Se a primeira parte trata a partida, a segunda parte narra a vida no hotel no Estoril, onde os retornados em si discutem um cada vez menos provável regresso às colónias, com os homens com um fumo negro na manga do casaco em sinal de luto, e Rui e a família esperam o pai preso em Luanda. A terceira parte, mais pequena, é a do reencontro do pai, regressado depois de torturado e com muitas cicatrizes no corpo devido a essa violência.

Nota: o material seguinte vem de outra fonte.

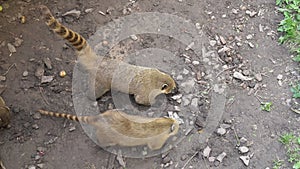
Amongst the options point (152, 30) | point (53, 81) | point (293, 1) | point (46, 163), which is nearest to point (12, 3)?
point (53, 81)

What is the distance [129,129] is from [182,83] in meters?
0.94

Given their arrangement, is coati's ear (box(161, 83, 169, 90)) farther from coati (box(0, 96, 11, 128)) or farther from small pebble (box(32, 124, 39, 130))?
coati (box(0, 96, 11, 128))

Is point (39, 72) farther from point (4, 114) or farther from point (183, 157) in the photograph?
point (183, 157)

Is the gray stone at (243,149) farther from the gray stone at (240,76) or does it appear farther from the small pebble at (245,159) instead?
the gray stone at (240,76)

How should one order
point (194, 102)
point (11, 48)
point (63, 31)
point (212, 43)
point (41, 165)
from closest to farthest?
point (63, 31) < point (41, 165) < point (194, 102) < point (11, 48) < point (212, 43)

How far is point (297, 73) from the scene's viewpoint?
4.29 meters

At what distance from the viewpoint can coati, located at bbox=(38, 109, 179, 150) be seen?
3479mm

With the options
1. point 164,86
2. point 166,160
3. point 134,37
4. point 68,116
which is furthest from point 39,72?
point 166,160

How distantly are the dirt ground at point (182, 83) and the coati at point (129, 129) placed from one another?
0.19m

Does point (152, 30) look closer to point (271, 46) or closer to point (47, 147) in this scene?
point (271, 46)

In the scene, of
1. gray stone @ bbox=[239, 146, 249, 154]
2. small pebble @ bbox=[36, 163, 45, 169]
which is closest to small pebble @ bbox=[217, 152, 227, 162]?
gray stone @ bbox=[239, 146, 249, 154]

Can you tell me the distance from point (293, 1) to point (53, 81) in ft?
8.53

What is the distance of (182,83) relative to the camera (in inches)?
166

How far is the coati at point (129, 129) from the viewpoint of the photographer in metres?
3.48
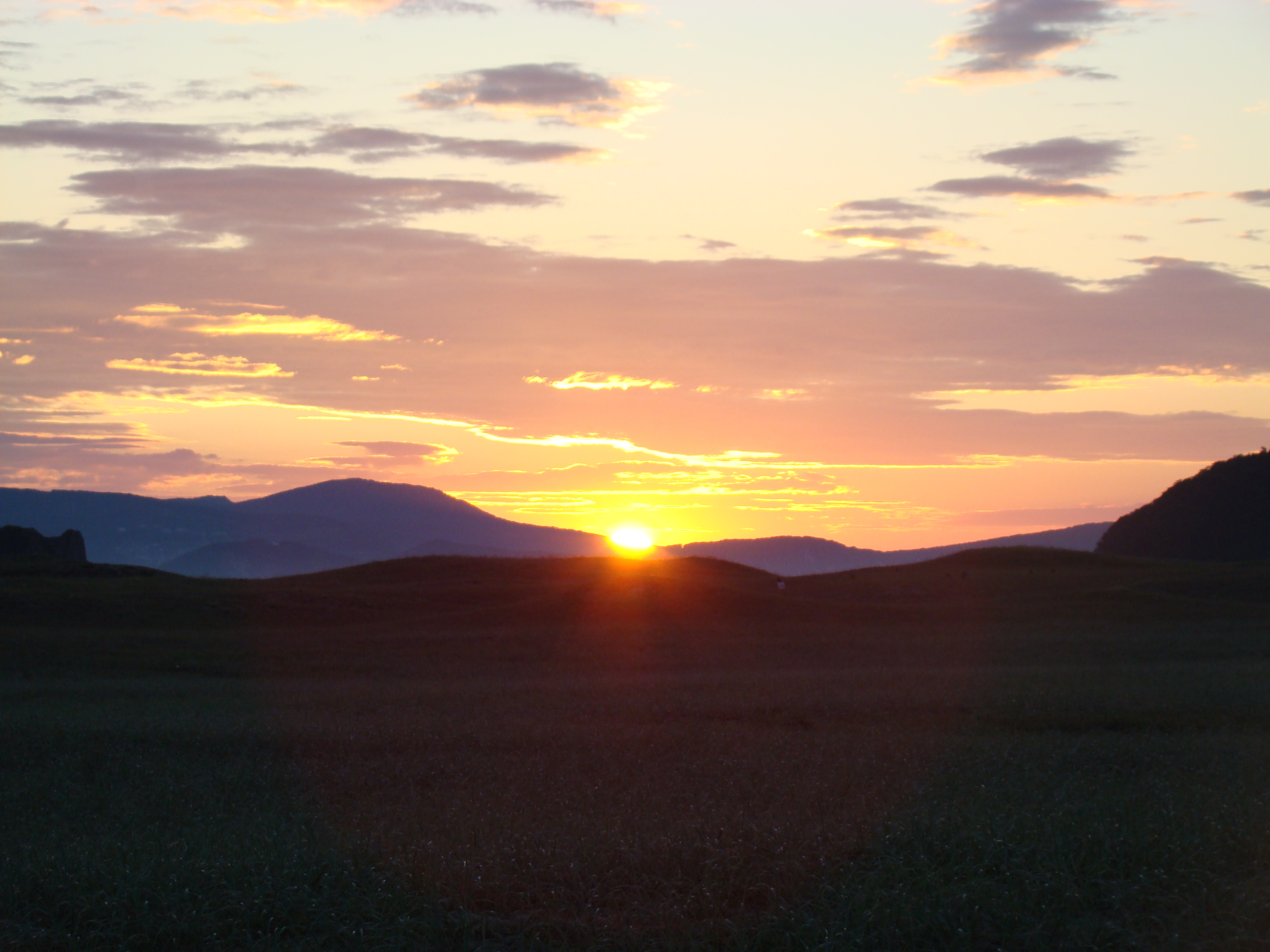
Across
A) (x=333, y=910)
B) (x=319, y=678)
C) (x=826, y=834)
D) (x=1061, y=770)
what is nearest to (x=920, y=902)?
(x=826, y=834)

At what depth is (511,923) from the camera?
7.20 m

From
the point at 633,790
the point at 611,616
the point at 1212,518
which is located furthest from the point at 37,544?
the point at 1212,518

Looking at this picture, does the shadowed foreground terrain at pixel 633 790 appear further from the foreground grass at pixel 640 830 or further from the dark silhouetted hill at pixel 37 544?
the dark silhouetted hill at pixel 37 544

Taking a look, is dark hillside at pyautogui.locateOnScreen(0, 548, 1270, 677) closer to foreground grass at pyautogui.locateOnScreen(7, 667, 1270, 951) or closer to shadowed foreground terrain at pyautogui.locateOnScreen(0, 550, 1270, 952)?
shadowed foreground terrain at pyautogui.locateOnScreen(0, 550, 1270, 952)

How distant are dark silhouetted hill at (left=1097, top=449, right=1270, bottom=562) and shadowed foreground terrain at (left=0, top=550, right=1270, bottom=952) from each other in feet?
211

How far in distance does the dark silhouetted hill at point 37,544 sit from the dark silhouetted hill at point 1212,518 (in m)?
80.3

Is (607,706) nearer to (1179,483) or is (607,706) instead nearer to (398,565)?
(398,565)

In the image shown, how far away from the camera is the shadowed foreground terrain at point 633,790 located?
7160 mm

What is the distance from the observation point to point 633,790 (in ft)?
39.3

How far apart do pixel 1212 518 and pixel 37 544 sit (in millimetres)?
95721

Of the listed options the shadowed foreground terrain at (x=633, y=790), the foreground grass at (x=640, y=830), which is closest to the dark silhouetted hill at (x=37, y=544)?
the shadowed foreground terrain at (x=633, y=790)

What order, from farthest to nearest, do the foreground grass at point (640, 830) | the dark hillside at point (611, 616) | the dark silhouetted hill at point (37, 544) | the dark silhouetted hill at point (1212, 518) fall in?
1. the dark silhouetted hill at point (1212, 518)
2. the dark silhouetted hill at point (37, 544)
3. the dark hillside at point (611, 616)
4. the foreground grass at point (640, 830)

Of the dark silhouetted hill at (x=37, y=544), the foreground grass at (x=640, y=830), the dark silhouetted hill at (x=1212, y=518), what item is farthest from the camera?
the dark silhouetted hill at (x=1212, y=518)

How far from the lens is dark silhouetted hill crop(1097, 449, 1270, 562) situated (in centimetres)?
9019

No livro, há três referências à rádio. Uma, na p. 166, revela o excesso de canções revolucionárias em 1975 nas rádios nacionais. As outras duas referências, nas páginas 27 e 196, com alusão à radionovela Simplesmente Maria. A irmã Maria de Lurdes, ou Milucha, sonhava que a personagem Alberto a esperava à sua chegada ao aeroporto da metrópole. Rui admirou-se de a irmã contar algo tão infantil. Antes e depois da novela, a estação dava o nome completo dos desaparecidos na mortandade de Sanza Pombo.

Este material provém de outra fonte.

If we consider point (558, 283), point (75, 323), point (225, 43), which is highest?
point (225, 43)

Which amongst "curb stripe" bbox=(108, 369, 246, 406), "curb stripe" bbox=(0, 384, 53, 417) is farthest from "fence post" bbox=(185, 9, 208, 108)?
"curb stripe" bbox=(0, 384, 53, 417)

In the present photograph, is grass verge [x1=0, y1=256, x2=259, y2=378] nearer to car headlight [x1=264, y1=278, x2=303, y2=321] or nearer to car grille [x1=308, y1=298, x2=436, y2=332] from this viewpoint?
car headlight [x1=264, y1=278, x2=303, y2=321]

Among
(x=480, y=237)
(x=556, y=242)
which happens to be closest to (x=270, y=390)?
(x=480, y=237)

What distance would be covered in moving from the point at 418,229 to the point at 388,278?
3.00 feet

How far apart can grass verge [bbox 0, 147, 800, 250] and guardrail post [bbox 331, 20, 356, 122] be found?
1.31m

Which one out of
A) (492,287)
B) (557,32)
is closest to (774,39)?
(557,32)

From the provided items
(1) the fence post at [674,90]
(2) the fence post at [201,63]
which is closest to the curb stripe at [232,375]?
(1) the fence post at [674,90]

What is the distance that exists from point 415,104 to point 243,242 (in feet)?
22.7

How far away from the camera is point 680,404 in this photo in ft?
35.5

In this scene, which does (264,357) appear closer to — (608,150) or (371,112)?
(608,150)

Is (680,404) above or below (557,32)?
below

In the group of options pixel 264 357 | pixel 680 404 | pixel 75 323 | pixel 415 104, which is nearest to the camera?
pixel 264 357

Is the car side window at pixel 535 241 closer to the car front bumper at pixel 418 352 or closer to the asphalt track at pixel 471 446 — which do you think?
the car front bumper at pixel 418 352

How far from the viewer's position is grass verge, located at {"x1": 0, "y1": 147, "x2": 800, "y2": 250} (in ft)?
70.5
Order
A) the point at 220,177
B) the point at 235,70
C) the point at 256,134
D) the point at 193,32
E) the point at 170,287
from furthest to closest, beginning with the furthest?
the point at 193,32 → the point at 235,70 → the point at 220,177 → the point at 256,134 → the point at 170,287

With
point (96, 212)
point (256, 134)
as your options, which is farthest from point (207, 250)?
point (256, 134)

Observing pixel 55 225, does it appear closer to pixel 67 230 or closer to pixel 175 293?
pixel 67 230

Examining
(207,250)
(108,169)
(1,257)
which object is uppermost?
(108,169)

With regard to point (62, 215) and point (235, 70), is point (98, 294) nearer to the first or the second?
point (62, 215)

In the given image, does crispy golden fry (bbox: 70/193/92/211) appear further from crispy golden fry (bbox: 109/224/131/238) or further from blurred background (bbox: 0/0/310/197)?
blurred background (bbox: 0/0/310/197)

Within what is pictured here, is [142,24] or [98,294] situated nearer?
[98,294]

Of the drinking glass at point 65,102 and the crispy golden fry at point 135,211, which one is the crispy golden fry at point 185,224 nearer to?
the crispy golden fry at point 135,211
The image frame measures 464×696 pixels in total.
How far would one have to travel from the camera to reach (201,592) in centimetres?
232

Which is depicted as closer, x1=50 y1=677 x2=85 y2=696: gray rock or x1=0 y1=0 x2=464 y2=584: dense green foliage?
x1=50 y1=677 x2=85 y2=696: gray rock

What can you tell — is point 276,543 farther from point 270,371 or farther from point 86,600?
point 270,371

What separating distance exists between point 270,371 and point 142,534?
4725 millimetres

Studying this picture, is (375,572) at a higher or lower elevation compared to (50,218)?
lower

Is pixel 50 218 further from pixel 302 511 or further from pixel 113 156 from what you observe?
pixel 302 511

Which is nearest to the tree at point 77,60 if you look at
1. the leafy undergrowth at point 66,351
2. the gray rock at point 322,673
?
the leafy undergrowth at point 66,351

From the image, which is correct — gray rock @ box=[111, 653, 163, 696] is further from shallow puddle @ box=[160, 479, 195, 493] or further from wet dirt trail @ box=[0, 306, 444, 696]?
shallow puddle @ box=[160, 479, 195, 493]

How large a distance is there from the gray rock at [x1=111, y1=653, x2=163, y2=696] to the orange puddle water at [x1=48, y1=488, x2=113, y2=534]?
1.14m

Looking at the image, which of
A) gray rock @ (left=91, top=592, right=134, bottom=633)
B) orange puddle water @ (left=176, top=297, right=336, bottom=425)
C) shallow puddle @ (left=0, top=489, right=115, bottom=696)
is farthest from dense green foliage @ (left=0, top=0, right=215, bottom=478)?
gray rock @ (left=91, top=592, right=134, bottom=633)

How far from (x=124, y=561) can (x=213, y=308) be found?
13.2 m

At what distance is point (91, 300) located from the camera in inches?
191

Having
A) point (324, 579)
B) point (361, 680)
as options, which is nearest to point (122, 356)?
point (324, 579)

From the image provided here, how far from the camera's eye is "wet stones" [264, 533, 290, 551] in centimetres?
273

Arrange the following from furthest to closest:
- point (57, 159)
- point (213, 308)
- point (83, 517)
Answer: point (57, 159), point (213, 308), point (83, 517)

A radionovela passou em Portugal em 1973 e 1974. Com a revolução de abril de 1974, os produtores pensaram que ela podia ser eliminada, como acontecera com o concurso de misses de Portugal, a que Vera Lagoa, depois diretora do semanário O Diabo, dava tanta colaboração.
Tomé Barros Queirós foi o produtor da radionovela. Ele abandonara uma carreira de sucesso de cantor de opereta em 1960 e passou a dedicar-se a atividades publicitárias, que incluíam a rádio. No romance de Dulce Maria Cardoso, a radionovela é deslocada para 1975. Não sei se ela foi também transmitida em Angola ou se é um artifício de ficção. O importante no livro é a colocação de uma informação importante – a lista de pessoas que teriam morrido em ataques guerrilheiros. Tal dá conta da dimensão da tragédia.
O primeiro romance de Dulce Maria Cardoso, Campo de Sangue (2001), recebeu o Grande Prémio Acontece. Seguiram-se os romances Os Meus Sentimentos (2005), Prémio da União Europeia para a Literatura, e O Chão dos Pardais (2009), Prémio Pen Club, O Retorno é de 2011.